Text extract
** begin **
Bear Bryant is a bully and a monster. – Fun with History
We live in an outrage world. Twitter has only allowed us a bigger microphone to scream such outrage. Mob mentality at it’s best and it’s worst.
Rutgers Head Coach, Mike Rice got busted. Rice got busted on video for going well beyond what should be reasonable for any collegiate coach on any level at any sport.
The Video is tough to watch, especially with the horrific slurs Rice rains upon his players.
It got me thinking…..How would other tough coaches do under the same scrutiny of today’s social media. Legendary college football coach, Bear Bryant is regarded as one of the best the sport has ever seen.
Bear Bryant also used to deny his players water breaks in 100+ degree temperature, many players dropped out of practice out of illness and disgust. 75+ players showed up for camp, only around 30 “survived”. Had that happened in today’s world of social media outrage….would Bear have been fired? Yes…..Yes he would have.
I’ve used Gregg Doyle as an example. Gregg is paid to be the outrage for CBS. He does it well, and I used his article on Mike Rice to illustrate my question is why are we so much more outraged now in society.
Below is Gregg’s blog on Mike Rice. 90%+ of it is his words but I’ve switched Mike Rice with Bear Bryant. When you read this, think about if Bryant was still coaching and the news of his Junction Boys camp came out today…..would this article still work.
Bear Bryant should never coach young men again.
** end **
Stated goal 1
In the Bear Bryant post, how many players showed up for Bryant's camp, and roughly how many "survived"?

Extracted data
** begin **
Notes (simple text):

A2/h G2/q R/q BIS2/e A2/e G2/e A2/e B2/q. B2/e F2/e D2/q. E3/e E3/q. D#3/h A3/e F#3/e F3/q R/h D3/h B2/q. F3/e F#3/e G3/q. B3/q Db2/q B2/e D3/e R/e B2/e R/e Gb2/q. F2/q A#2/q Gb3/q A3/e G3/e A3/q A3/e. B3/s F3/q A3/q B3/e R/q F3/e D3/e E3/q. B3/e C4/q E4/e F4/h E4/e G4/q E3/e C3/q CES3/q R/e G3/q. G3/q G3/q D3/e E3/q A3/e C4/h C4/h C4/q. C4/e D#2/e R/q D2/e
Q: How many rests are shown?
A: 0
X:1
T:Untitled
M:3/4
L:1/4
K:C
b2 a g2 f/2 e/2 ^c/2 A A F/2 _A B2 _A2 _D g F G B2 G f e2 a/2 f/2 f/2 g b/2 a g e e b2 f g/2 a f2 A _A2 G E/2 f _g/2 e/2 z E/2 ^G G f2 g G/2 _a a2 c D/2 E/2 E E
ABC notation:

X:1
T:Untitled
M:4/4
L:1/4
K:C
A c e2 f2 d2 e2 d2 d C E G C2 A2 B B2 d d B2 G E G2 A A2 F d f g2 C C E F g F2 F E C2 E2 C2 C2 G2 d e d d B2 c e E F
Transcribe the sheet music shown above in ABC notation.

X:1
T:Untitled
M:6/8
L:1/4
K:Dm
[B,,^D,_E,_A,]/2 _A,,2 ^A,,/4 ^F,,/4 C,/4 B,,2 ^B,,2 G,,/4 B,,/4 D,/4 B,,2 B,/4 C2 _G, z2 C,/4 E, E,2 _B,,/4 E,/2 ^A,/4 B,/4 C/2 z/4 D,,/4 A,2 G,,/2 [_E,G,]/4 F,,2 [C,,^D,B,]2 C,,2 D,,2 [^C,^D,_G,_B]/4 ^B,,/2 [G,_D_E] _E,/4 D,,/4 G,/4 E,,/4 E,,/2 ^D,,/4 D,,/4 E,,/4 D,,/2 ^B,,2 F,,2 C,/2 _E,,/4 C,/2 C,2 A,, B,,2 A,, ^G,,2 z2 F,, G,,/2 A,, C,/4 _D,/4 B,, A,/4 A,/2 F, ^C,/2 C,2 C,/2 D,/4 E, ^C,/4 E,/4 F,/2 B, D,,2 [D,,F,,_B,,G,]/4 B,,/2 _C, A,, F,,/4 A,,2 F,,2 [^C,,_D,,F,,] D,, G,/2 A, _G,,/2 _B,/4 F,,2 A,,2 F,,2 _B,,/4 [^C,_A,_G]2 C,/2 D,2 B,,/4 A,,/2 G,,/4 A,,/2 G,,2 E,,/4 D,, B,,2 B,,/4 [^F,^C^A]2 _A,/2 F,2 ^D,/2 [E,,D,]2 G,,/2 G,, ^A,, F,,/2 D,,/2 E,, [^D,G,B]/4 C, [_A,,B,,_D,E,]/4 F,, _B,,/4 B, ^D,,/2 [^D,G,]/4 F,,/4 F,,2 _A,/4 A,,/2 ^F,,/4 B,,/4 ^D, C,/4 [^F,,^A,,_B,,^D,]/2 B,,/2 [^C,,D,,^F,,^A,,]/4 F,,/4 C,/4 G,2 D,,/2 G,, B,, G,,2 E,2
** end **
Stated goal 2
Recast the listing as a Markdown table with columns Nr and Line, starting at its first line and ending at the line containing "Transcribe the sheet". Number each row and leave out blank lines.

Answer 1
More than 75 players showed up, and only around 30 "survived."

Answer 2
| Nr | Line |
|---|---|
| 1 | Notes (simple text): |
| 2 | A2/h G2/q R/q BIS2/e A2/e G2/e A2/e B2/q. B2/e F2/e D2/q. E3/e E3/q. D#3/h A3/e F#3/e F3/q R/h D3/h B2/q. F3/e F#3/e G3/q. B3/q Db2/q B2/e D3/e R/e B2/e R/e Gb2/q. F2/q A#2/q Gb3/q A3/e G3/e A3/q A3/e. B3/s F3/q A3/q B3/e R/q F3/e D3/e E3/q. B3/e C4/q E4/e F4/h E4/e G4/q E3/e C3/q CES3/q R/e G3/q. G3/q G3/q D3/e E3/q A3/e C4/h C4/h C4/q. C4/e D#2/e R/q D2/e |
| 3 | Q: How many rests are shown? |
| 4 | A: 0 |
| 5 | X:1 |
| 6 | T:Untitled |
| 7 | M:3/4 |
| 8 | L:1/4 |
| 9 | K:C |
| 10 | b2 a g2 f/2 e/2 ^c/2 A A F/2 _A B2 _A2 _D g F G B2 G f e2 a/2 f/2 f/2 g b/2 a g e e b2 f g/2 a f2 A _A2 G E/2 f _g/2 e/2 z E/2 ^G G f2 g G/2 _a a2 c D/2 E/2 E E |
| 11 | ABC notation: |
| 12 | X:1 |
| 13 | T:Untitled |
| 14 | M:4/4 |
| 15 | L:1/4 |
| 16 | K:C |
| 17 | A c e2 f2 d2 e2 d2 d C E G C2 A2 B B2 d d B2 G E G2 A A2 F d f g2 C C E F g F2 F E C2 E2 C2 C2 G2 d e d d B2 c e E F |
| 18 | Transcribe the sheet music shown above in ABC notation. |